We want to show that Euclidean motions are compositions of rigid
motions and similitudes.
In 2-D, one notes first that Euclidean motions must preserve
the perpendicular bisector of a segment, because it is the locus
of points equidistant from the end points. Hence, euclidean motions
preserve lines. Also, such transformations must preserve pairs
of perpendicular lines.
So, starting with such a motion, one can compose it with a translation
and a rotation so that a pair of perpendicular lines is left fixed
(but not necessarily pointwise fixed). Think of these as a pair of
coordinate axes intersecting at an "origin" called "O". The point
O is left fixed by the altered motion.
Designate one point on one axis not at the origin as a "unit" point.
If it transforms to the other side of the origin, then compose the
motion with reflection about the perpendicular axis, so the image of
the point is on the same side of the origin.
Next, choose a unit point on the other axis at the same distance from
the origin as the first chosen unit point on the first axis. Again,
compose with a reflection so under the motion it stays on the same side
of the origin.
Call the two unit points "X" and "Y". By construction we have
d(X,O) = d(Y,O). Under the (altered) motion (altered after composition
with those rigid motions) we have d(f(X),O) = d(f(Y),O). The positive
ratio
alpha = d(f(X),O)/d(X,O)
should be the uniform factor of proportionality for the transformation.

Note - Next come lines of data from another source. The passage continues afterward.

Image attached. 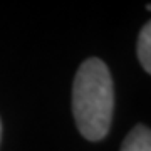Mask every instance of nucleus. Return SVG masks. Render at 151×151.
Here are the masks:
<instances>
[{
	"mask_svg": "<svg viewBox=\"0 0 151 151\" xmlns=\"http://www.w3.org/2000/svg\"><path fill=\"white\" fill-rule=\"evenodd\" d=\"M114 108L113 79L101 59L84 60L72 86V113L86 139L101 141L108 134Z\"/></svg>",
	"mask_w": 151,
	"mask_h": 151,
	"instance_id": "nucleus-1",
	"label": "nucleus"
},
{
	"mask_svg": "<svg viewBox=\"0 0 151 151\" xmlns=\"http://www.w3.org/2000/svg\"><path fill=\"white\" fill-rule=\"evenodd\" d=\"M121 151H151V129L138 124L126 136Z\"/></svg>",
	"mask_w": 151,
	"mask_h": 151,
	"instance_id": "nucleus-2",
	"label": "nucleus"
},
{
	"mask_svg": "<svg viewBox=\"0 0 151 151\" xmlns=\"http://www.w3.org/2000/svg\"><path fill=\"white\" fill-rule=\"evenodd\" d=\"M138 57L143 69L151 74V20L141 29V34L138 37Z\"/></svg>",
	"mask_w": 151,
	"mask_h": 151,
	"instance_id": "nucleus-3",
	"label": "nucleus"
},
{
	"mask_svg": "<svg viewBox=\"0 0 151 151\" xmlns=\"http://www.w3.org/2000/svg\"><path fill=\"white\" fill-rule=\"evenodd\" d=\"M0 134H2V123H0Z\"/></svg>",
	"mask_w": 151,
	"mask_h": 151,
	"instance_id": "nucleus-4",
	"label": "nucleus"
}]
</instances>
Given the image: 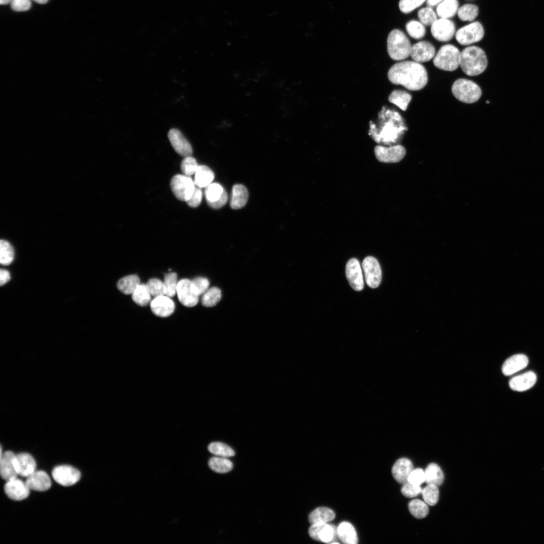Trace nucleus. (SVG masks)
Masks as SVG:
<instances>
[{
  "label": "nucleus",
  "mask_w": 544,
  "mask_h": 544,
  "mask_svg": "<svg viewBox=\"0 0 544 544\" xmlns=\"http://www.w3.org/2000/svg\"><path fill=\"white\" fill-rule=\"evenodd\" d=\"M457 14L462 21H472L479 14V8L473 4H466L459 8Z\"/></svg>",
  "instance_id": "36"
},
{
  "label": "nucleus",
  "mask_w": 544,
  "mask_h": 544,
  "mask_svg": "<svg viewBox=\"0 0 544 544\" xmlns=\"http://www.w3.org/2000/svg\"><path fill=\"white\" fill-rule=\"evenodd\" d=\"M458 9L457 0H443L437 7L436 14L440 18L449 19L457 13Z\"/></svg>",
  "instance_id": "30"
},
{
  "label": "nucleus",
  "mask_w": 544,
  "mask_h": 544,
  "mask_svg": "<svg viewBox=\"0 0 544 544\" xmlns=\"http://www.w3.org/2000/svg\"><path fill=\"white\" fill-rule=\"evenodd\" d=\"M425 482V472L421 468L414 469L409 475L407 482L417 486H421Z\"/></svg>",
  "instance_id": "50"
},
{
  "label": "nucleus",
  "mask_w": 544,
  "mask_h": 544,
  "mask_svg": "<svg viewBox=\"0 0 544 544\" xmlns=\"http://www.w3.org/2000/svg\"><path fill=\"white\" fill-rule=\"evenodd\" d=\"M457 41L462 45H468L482 39L484 36V29L482 24L474 22L462 27L455 33Z\"/></svg>",
  "instance_id": "8"
},
{
  "label": "nucleus",
  "mask_w": 544,
  "mask_h": 544,
  "mask_svg": "<svg viewBox=\"0 0 544 544\" xmlns=\"http://www.w3.org/2000/svg\"><path fill=\"white\" fill-rule=\"evenodd\" d=\"M422 488L421 486H417L406 482L403 484L401 489L402 494L407 498H413L421 493Z\"/></svg>",
  "instance_id": "49"
},
{
  "label": "nucleus",
  "mask_w": 544,
  "mask_h": 544,
  "mask_svg": "<svg viewBox=\"0 0 544 544\" xmlns=\"http://www.w3.org/2000/svg\"><path fill=\"white\" fill-rule=\"evenodd\" d=\"M451 91L457 100L465 103L475 102L482 95L480 87L474 82L465 79L456 80L452 84Z\"/></svg>",
  "instance_id": "6"
},
{
  "label": "nucleus",
  "mask_w": 544,
  "mask_h": 544,
  "mask_svg": "<svg viewBox=\"0 0 544 544\" xmlns=\"http://www.w3.org/2000/svg\"><path fill=\"white\" fill-rule=\"evenodd\" d=\"M536 381V374L532 371H528L511 378L509 385L513 390L523 391L531 388Z\"/></svg>",
  "instance_id": "23"
},
{
  "label": "nucleus",
  "mask_w": 544,
  "mask_h": 544,
  "mask_svg": "<svg viewBox=\"0 0 544 544\" xmlns=\"http://www.w3.org/2000/svg\"><path fill=\"white\" fill-rule=\"evenodd\" d=\"M411 100V95L401 90H393L388 97V100L390 103L395 104L403 111L406 110Z\"/></svg>",
  "instance_id": "33"
},
{
  "label": "nucleus",
  "mask_w": 544,
  "mask_h": 544,
  "mask_svg": "<svg viewBox=\"0 0 544 544\" xmlns=\"http://www.w3.org/2000/svg\"><path fill=\"white\" fill-rule=\"evenodd\" d=\"M437 15L436 12L430 7L422 8L418 12L420 22L426 26H431L437 20Z\"/></svg>",
  "instance_id": "45"
},
{
  "label": "nucleus",
  "mask_w": 544,
  "mask_h": 544,
  "mask_svg": "<svg viewBox=\"0 0 544 544\" xmlns=\"http://www.w3.org/2000/svg\"><path fill=\"white\" fill-rule=\"evenodd\" d=\"M346 275L351 287L356 291H360L364 288L362 271L359 261L351 258L347 262L346 266Z\"/></svg>",
  "instance_id": "15"
},
{
  "label": "nucleus",
  "mask_w": 544,
  "mask_h": 544,
  "mask_svg": "<svg viewBox=\"0 0 544 544\" xmlns=\"http://www.w3.org/2000/svg\"><path fill=\"white\" fill-rule=\"evenodd\" d=\"M152 312L156 315L165 317L171 315L175 309L174 302L168 296L155 297L150 303Z\"/></svg>",
  "instance_id": "19"
},
{
  "label": "nucleus",
  "mask_w": 544,
  "mask_h": 544,
  "mask_svg": "<svg viewBox=\"0 0 544 544\" xmlns=\"http://www.w3.org/2000/svg\"><path fill=\"white\" fill-rule=\"evenodd\" d=\"M431 26L432 36L439 41H449L456 33L454 23L448 19H437Z\"/></svg>",
  "instance_id": "14"
},
{
  "label": "nucleus",
  "mask_w": 544,
  "mask_h": 544,
  "mask_svg": "<svg viewBox=\"0 0 544 544\" xmlns=\"http://www.w3.org/2000/svg\"><path fill=\"white\" fill-rule=\"evenodd\" d=\"M248 192L242 184L233 185L230 198V207L232 209L238 210L243 208L247 203Z\"/></svg>",
  "instance_id": "26"
},
{
  "label": "nucleus",
  "mask_w": 544,
  "mask_h": 544,
  "mask_svg": "<svg viewBox=\"0 0 544 544\" xmlns=\"http://www.w3.org/2000/svg\"><path fill=\"white\" fill-rule=\"evenodd\" d=\"M14 257V251L11 244L5 240L0 241V262L7 265L12 263Z\"/></svg>",
  "instance_id": "41"
},
{
  "label": "nucleus",
  "mask_w": 544,
  "mask_h": 544,
  "mask_svg": "<svg viewBox=\"0 0 544 544\" xmlns=\"http://www.w3.org/2000/svg\"><path fill=\"white\" fill-rule=\"evenodd\" d=\"M387 51L390 58L402 60L410 55L412 45L405 34L399 29H394L388 35Z\"/></svg>",
  "instance_id": "4"
},
{
  "label": "nucleus",
  "mask_w": 544,
  "mask_h": 544,
  "mask_svg": "<svg viewBox=\"0 0 544 544\" xmlns=\"http://www.w3.org/2000/svg\"><path fill=\"white\" fill-rule=\"evenodd\" d=\"M16 455L10 451L1 456L0 472L2 478L6 481L17 478L18 475L15 465Z\"/></svg>",
  "instance_id": "22"
},
{
  "label": "nucleus",
  "mask_w": 544,
  "mask_h": 544,
  "mask_svg": "<svg viewBox=\"0 0 544 544\" xmlns=\"http://www.w3.org/2000/svg\"><path fill=\"white\" fill-rule=\"evenodd\" d=\"M488 59L484 51L477 46H470L460 52V66L464 74L475 76L487 68Z\"/></svg>",
  "instance_id": "3"
},
{
  "label": "nucleus",
  "mask_w": 544,
  "mask_h": 544,
  "mask_svg": "<svg viewBox=\"0 0 544 544\" xmlns=\"http://www.w3.org/2000/svg\"><path fill=\"white\" fill-rule=\"evenodd\" d=\"M405 28L409 35L416 39L422 38L426 34L424 25L416 20L408 22L405 25Z\"/></svg>",
  "instance_id": "42"
},
{
  "label": "nucleus",
  "mask_w": 544,
  "mask_h": 544,
  "mask_svg": "<svg viewBox=\"0 0 544 544\" xmlns=\"http://www.w3.org/2000/svg\"><path fill=\"white\" fill-rule=\"evenodd\" d=\"M35 2L39 4H44L46 3L48 0H32Z\"/></svg>",
  "instance_id": "58"
},
{
  "label": "nucleus",
  "mask_w": 544,
  "mask_h": 544,
  "mask_svg": "<svg viewBox=\"0 0 544 544\" xmlns=\"http://www.w3.org/2000/svg\"><path fill=\"white\" fill-rule=\"evenodd\" d=\"M408 507L411 514L417 519L425 518L429 513L427 504L420 500H413L409 503Z\"/></svg>",
  "instance_id": "35"
},
{
  "label": "nucleus",
  "mask_w": 544,
  "mask_h": 544,
  "mask_svg": "<svg viewBox=\"0 0 544 544\" xmlns=\"http://www.w3.org/2000/svg\"><path fill=\"white\" fill-rule=\"evenodd\" d=\"M11 9L16 12H23L29 10L31 7V0H12Z\"/></svg>",
  "instance_id": "52"
},
{
  "label": "nucleus",
  "mask_w": 544,
  "mask_h": 544,
  "mask_svg": "<svg viewBox=\"0 0 544 544\" xmlns=\"http://www.w3.org/2000/svg\"><path fill=\"white\" fill-rule=\"evenodd\" d=\"M54 481L63 486H70L77 483L81 478V473L76 468L61 465L55 467L52 471Z\"/></svg>",
  "instance_id": "13"
},
{
  "label": "nucleus",
  "mask_w": 544,
  "mask_h": 544,
  "mask_svg": "<svg viewBox=\"0 0 544 544\" xmlns=\"http://www.w3.org/2000/svg\"><path fill=\"white\" fill-rule=\"evenodd\" d=\"M12 0H0V4L2 5H6L11 4Z\"/></svg>",
  "instance_id": "57"
},
{
  "label": "nucleus",
  "mask_w": 544,
  "mask_h": 544,
  "mask_svg": "<svg viewBox=\"0 0 544 544\" xmlns=\"http://www.w3.org/2000/svg\"><path fill=\"white\" fill-rule=\"evenodd\" d=\"M426 0H400L399 8L401 12L407 14L421 6Z\"/></svg>",
  "instance_id": "48"
},
{
  "label": "nucleus",
  "mask_w": 544,
  "mask_h": 544,
  "mask_svg": "<svg viewBox=\"0 0 544 544\" xmlns=\"http://www.w3.org/2000/svg\"><path fill=\"white\" fill-rule=\"evenodd\" d=\"M213 171L206 165H199L195 173L194 184L200 188L206 187L214 179Z\"/></svg>",
  "instance_id": "29"
},
{
  "label": "nucleus",
  "mask_w": 544,
  "mask_h": 544,
  "mask_svg": "<svg viewBox=\"0 0 544 544\" xmlns=\"http://www.w3.org/2000/svg\"><path fill=\"white\" fill-rule=\"evenodd\" d=\"M365 279L367 285L373 289L377 288L381 281V269L378 260L372 256H367L362 262Z\"/></svg>",
  "instance_id": "10"
},
{
  "label": "nucleus",
  "mask_w": 544,
  "mask_h": 544,
  "mask_svg": "<svg viewBox=\"0 0 544 544\" xmlns=\"http://www.w3.org/2000/svg\"><path fill=\"white\" fill-rule=\"evenodd\" d=\"M177 276L175 273H170L164 275L163 284L165 294L169 297H173L176 292L177 286Z\"/></svg>",
  "instance_id": "44"
},
{
  "label": "nucleus",
  "mask_w": 544,
  "mask_h": 544,
  "mask_svg": "<svg viewBox=\"0 0 544 544\" xmlns=\"http://www.w3.org/2000/svg\"><path fill=\"white\" fill-rule=\"evenodd\" d=\"M389 81L400 85L411 91L422 89L428 82V74L421 63L415 61H403L394 64L387 74Z\"/></svg>",
  "instance_id": "1"
},
{
  "label": "nucleus",
  "mask_w": 544,
  "mask_h": 544,
  "mask_svg": "<svg viewBox=\"0 0 544 544\" xmlns=\"http://www.w3.org/2000/svg\"><path fill=\"white\" fill-rule=\"evenodd\" d=\"M382 112L383 126L379 130L370 127L369 134L378 144L397 145L407 130L405 122L396 111L383 108Z\"/></svg>",
  "instance_id": "2"
},
{
  "label": "nucleus",
  "mask_w": 544,
  "mask_h": 544,
  "mask_svg": "<svg viewBox=\"0 0 544 544\" xmlns=\"http://www.w3.org/2000/svg\"><path fill=\"white\" fill-rule=\"evenodd\" d=\"M169 140L174 150L181 156H191L192 149L188 141L177 129L172 128L168 133Z\"/></svg>",
  "instance_id": "17"
},
{
  "label": "nucleus",
  "mask_w": 544,
  "mask_h": 544,
  "mask_svg": "<svg viewBox=\"0 0 544 544\" xmlns=\"http://www.w3.org/2000/svg\"><path fill=\"white\" fill-rule=\"evenodd\" d=\"M200 188L195 186L192 195L186 201L187 204L190 207L196 208L200 205L202 196V192Z\"/></svg>",
  "instance_id": "53"
},
{
  "label": "nucleus",
  "mask_w": 544,
  "mask_h": 544,
  "mask_svg": "<svg viewBox=\"0 0 544 544\" xmlns=\"http://www.w3.org/2000/svg\"><path fill=\"white\" fill-rule=\"evenodd\" d=\"M30 490L45 491L51 487V480L47 473L43 470H37L27 477L25 481Z\"/></svg>",
  "instance_id": "21"
},
{
  "label": "nucleus",
  "mask_w": 544,
  "mask_h": 544,
  "mask_svg": "<svg viewBox=\"0 0 544 544\" xmlns=\"http://www.w3.org/2000/svg\"><path fill=\"white\" fill-rule=\"evenodd\" d=\"M414 466L412 461L406 458L398 459L392 468V474L395 480L398 483L404 484L407 482V479Z\"/></svg>",
  "instance_id": "20"
},
{
  "label": "nucleus",
  "mask_w": 544,
  "mask_h": 544,
  "mask_svg": "<svg viewBox=\"0 0 544 544\" xmlns=\"http://www.w3.org/2000/svg\"><path fill=\"white\" fill-rule=\"evenodd\" d=\"M208 448L211 453L217 456L228 458L235 455L234 450L222 442L211 443L209 445Z\"/></svg>",
  "instance_id": "37"
},
{
  "label": "nucleus",
  "mask_w": 544,
  "mask_h": 544,
  "mask_svg": "<svg viewBox=\"0 0 544 544\" xmlns=\"http://www.w3.org/2000/svg\"><path fill=\"white\" fill-rule=\"evenodd\" d=\"M151 296L147 285L140 284L132 294L131 297L136 304L141 306H145L149 303Z\"/></svg>",
  "instance_id": "38"
},
{
  "label": "nucleus",
  "mask_w": 544,
  "mask_h": 544,
  "mask_svg": "<svg viewBox=\"0 0 544 544\" xmlns=\"http://www.w3.org/2000/svg\"><path fill=\"white\" fill-rule=\"evenodd\" d=\"M425 472V482L427 485L440 486L444 480V474L440 467L436 463H430Z\"/></svg>",
  "instance_id": "31"
},
{
  "label": "nucleus",
  "mask_w": 544,
  "mask_h": 544,
  "mask_svg": "<svg viewBox=\"0 0 544 544\" xmlns=\"http://www.w3.org/2000/svg\"><path fill=\"white\" fill-rule=\"evenodd\" d=\"M10 275L9 272L4 269H1L0 270V285L3 286L5 284L10 280Z\"/></svg>",
  "instance_id": "55"
},
{
  "label": "nucleus",
  "mask_w": 544,
  "mask_h": 544,
  "mask_svg": "<svg viewBox=\"0 0 544 544\" xmlns=\"http://www.w3.org/2000/svg\"><path fill=\"white\" fill-rule=\"evenodd\" d=\"M205 190V195L207 203L217 201L221 198L225 191L222 186L218 183H211Z\"/></svg>",
  "instance_id": "39"
},
{
  "label": "nucleus",
  "mask_w": 544,
  "mask_h": 544,
  "mask_svg": "<svg viewBox=\"0 0 544 544\" xmlns=\"http://www.w3.org/2000/svg\"><path fill=\"white\" fill-rule=\"evenodd\" d=\"M308 533L313 539L325 543H332L337 536V528L324 522L311 524Z\"/></svg>",
  "instance_id": "11"
},
{
  "label": "nucleus",
  "mask_w": 544,
  "mask_h": 544,
  "mask_svg": "<svg viewBox=\"0 0 544 544\" xmlns=\"http://www.w3.org/2000/svg\"><path fill=\"white\" fill-rule=\"evenodd\" d=\"M528 364V359L524 354L514 355L508 358L503 363L502 371L504 375L509 376L525 368Z\"/></svg>",
  "instance_id": "25"
},
{
  "label": "nucleus",
  "mask_w": 544,
  "mask_h": 544,
  "mask_svg": "<svg viewBox=\"0 0 544 544\" xmlns=\"http://www.w3.org/2000/svg\"><path fill=\"white\" fill-rule=\"evenodd\" d=\"M140 285L139 277L135 275L125 276L120 279L117 284L118 289L122 293L132 294Z\"/></svg>",
  "instance_id": "32"
},
{
  "label": "nucleus",
  "mask_w": 544,
  "mask_h": 544,
  "mask_svg": "<svg viewBox=\"0 0 544 544\" xmlns=\"http://www.w3.org/2000/svg\"><path fill=\"white\" fill-rule=\"evenodd\" d=\"M222 293L220 289L217 287H212L208 289L203 294L201 303L206 307H212L216 305L221 300Z\"/></svg>",
  "instance_id": "40"
},
{
  "label": "nucleus",
  "mask_w": 544,
  "mask_h": 544,
  "mask_svg": "<svg viewBox=\"0 0 544 544\" xmlns=\"http://www.w3.org/2000/svg\"><path fill=\"white\" fill-rule=\"evenodd\" d=\"M198 166L195 159L191 156L184 157L180 164L183 174L188 176L195 174Z\"/></svg>",
  "instance_id": "46"
},
{
  "label": "nucleus",
  "mask_w": 544,
  "mask_h": 544,
  "mask_svg": "<svg viewBox=\"0 0 544 544\" xmlns=\"http://www.w3.org/2000/svg\"><path fill=\"white\" fill-rule=\"evenodd\" d=\"M208 465L212 470L220 473L228 472L233 467V463L227 458L217 456L210 459Z\"/></svg>",
  "instance_id": "34"
},
{
  "label": "nucleus",
  "mask_w": 544,
  "mask_h": 544,
  "mask_svg": "<svg viewBox=\"0 0 544 544\" xmlns=\"http://www.w3.org/2000/svg\"><path fill=\"white\" fill-rule=\"evenodd\" d=\"M443 0H426L428 7H432L440 3Z\"/></svg>",
  "instance_id": "56"
},
{
  "label": "nucleus",
  "mask_w": 544,
  "mask_h": 544,
  "mask_svg": "<svg viewBox=\"0 0 544 544\" xmlns=\"http://www.w3.org/2000/svg\"><path fill=\"white\" fill-rule=\"evenodd\" d=\"M15 465L18 474L27 477L35 471L36 462L34 458L27 453L16 455Z\"/></svg>",
  "instance_id": "24"
},
{
  "label": "nucleus",
  "mask_w": 544,
  "mask_h": 544,
  "mask_svg": "<svg viewBox=\"0 0 544 544\" xmlns=\"http://www.w3.org/2000/svg\"><path fill=\"white\" fill-rule=\"evenodd\" d=\"M191 282L199 296L203 294L208 289L209 281L206 278L197 277L192 280Z\"/></svg>",
  "instance_id": "51"
},
{
  "label": "nucleus",
  "mask_w": 544,
  "mask_h": 544,
  "mask_svg": "<svg viewBox=\"0 0 544 544\" xmlns=\"http://www.w3.org/2000/svg\"><path fill=\"white\" fill-rule=\"evenodd\" d=\"M228 194L225 190L222 196L216 201L207 203L209 207L213 209H219L224 206L228 200Z\"/></svg>",
  "instance_id": "54"
},
{
  "label": "nucleus",
  "mask_w": 544,
  "mask_h": 544,
  "mask_svg": "<svg viewBox=\"0 0 544 544\" xmlns=\"http://www.w3.org/2000/svg\"><path fill=\"white\" fill-rule=\"evenodd\" d=\"M376 159L380 162L386 163H394L400 161L405 156L406 151L401 145H395L388 146L378 145L374 149Z\"/></svg>",
  "instance_id": "9"
},
{
  "label": "nucleus",
  "mask_w": 544,
  "mask_h": 544,
  "mask_svg": "<svg viewBox=\"0 0 544 544\" xmlns=\"http://www.w3.org/2000/svg\"><path fill=\"white\" fill-rule=\"evenodd\" d=\"M146 285L151 295L155 298L165 294L163 282L158 279H150Z\"/></svg>",
  "instance_id": "47"
},
{
  "label": "nucleus",
  "mask_w": 544,
  "mask_h": 544,
  "mask_svg": "<svg viewBox=\"0 0 544 544\" xmlns=\"http://www.w3.org/2000/svg\"><path fill=\"white\" fill-rule=\"evenodd\" d=\"M170 187L178 199L186 202L192 195L195 185L190 176L177 174L172 178Z\"/></svg>",
  "instance_id": "7"
},
{
  "label": "nucleus",
  "mask_w": 544,
  "mask_h": 544,
  "mask_svg": "<svg viewBox=\"0 0 544 544\" xmlns=\"http://www.w3.org/2000/svg\"><path fill=\"white\" fill-rule=\"evenodd\" d=\"M435 55V48L430 42L419 41L412 45L410 56L416 62L422 63L428 61Z\"/></svg>",
  "instance_id": "18"
},
{
  "label": "nucleus",
  "mask_w": 544,
  "mask_h": 544,
  "mask_svg": "<svg viewBox=\"0 0 544 544\" xmlns=\"http://www.w3.org/2000/svg\"><path fill=\"white\" fill-rule=\"evenodd\" d=\"M4 489L8 497L16 501L27 498L30 490L26 482L17 478L7 481Z\"/></svg>",
  "instance_id": "16"
},
{
  "label": "nucleus",
  "mask_w": 544,
  "mask_h": 544,
  "mask_svg": "<svg viewBox=\"0 0 544 544\" xmlns=\"http://www.w3.org/2000/svg\"><path fill=\"white\" fill-rule=\"evenodd\" d=\"M421 493L424 501L428 505L434 506L437 503L439 496L438 486L434 485H427L422 489Z\"/></svg>",
  "instance_id": "43"
},
{
  "label": "nucleus",
  "mask_w": 544,
  "mask_h": 544,
  "mask_svg": "<svg viewBox=\"0 0 544 544\" xmlns=\"http://www.w3.org/2000/svg\"><path fill=\"white\" fill-rule=\"evenodd\" d=\"M337 534L340 540L345 544H357V534L353 525L347 521L339 523L337 527Z\"/></svg>",
  "instance_id": "27"
},
{
  "label": "nucleus",
  "mask_w": 544,
  "mask_h": 544,
  "mask_svg": "<svg viewBox=\"0 0 544 544\" xmlns=\"http://www.w3.org/2000/svg\"><path fill=\"white\" fill-rule=\"evenodd\" d=\"M460 52L453 45H443L433 59L434 65L445 71H453L460 65Z\"/></svg>",
  "instance_id": "5"
},
{
  "label": "nucleus",
  "mask_w": 544,
  "mask_h": 544,
  "mask_svg": "<svg viewBox=\"0 0 544 544\" xmlns=\"http://www.w3.org/2000/svg\"><path fill=\"white\" fill-rule=\"evenodd\" d=\"M335 517L333 510L326 507H318L312 511L308 516V520L311 524L324 522L328 523Z\"/></svg>",
  "instance_id": "28"
},
{
  "label": "nucleus",
  "mask_w": 544,
  "mask_h": 544,
  "mask_svg": "<svg viewBox=\"0 0 544 544\" xmlns=\"http://www.w3.org/2000/svg\"><path fill=\"white\" fill-rule=\"evenodd\" d=\"M176 293L179 301L184 306L193 307L198 302L199 295L188 279H182L178 282Z\"/></svg>",
  "instance_id": "12"
}]
</instances>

But by the preservation of equality of distances, we also have:
alpha = d(f(Y),O)/d(Y,O).
So, compose f with the similitude about the origin O with factor 1/
alpha.
The altered transformation leaves the three points O, X, and Y each
fixed.
If we can show that a Euclidean motion leaving each of three non-
collinear points fixed is the identity, then our original motion is
indeed the composition of a rigid motion with a similitude. What we
need is a:
LEMMA. Three circles with non-collinear centers can intersect in
at most one point.
Proof: If two circles intersect in two distinct points, then the
line joining their centers is the perpendicular bisector of the
segment between them. Hence, if another circle passes through
these same two points, its center is also on the line joining the
centers of the first two circles. Q.E.D.
Note that a Euclidean motion has to preserve circles. (Why?) If the
center of the circle is left fixed, then the circle is mapped onto
itself. Hence, if P is any point in the plane, then the circle through
P with center O has to be mapped onto itself. Similarly for the circles
with centers X and Y also passing through P. But f(P) has to be on each
of these three circles. THEREFORE, P = f(P). Q.E.D.
Note that I have used the Euclidean geometry of R^2 over and over here.
The argument can be adapted to R^n as well.
But what of other metric spaces and their equality-of-distance
preserving mappings? Do we get interesting groups for them?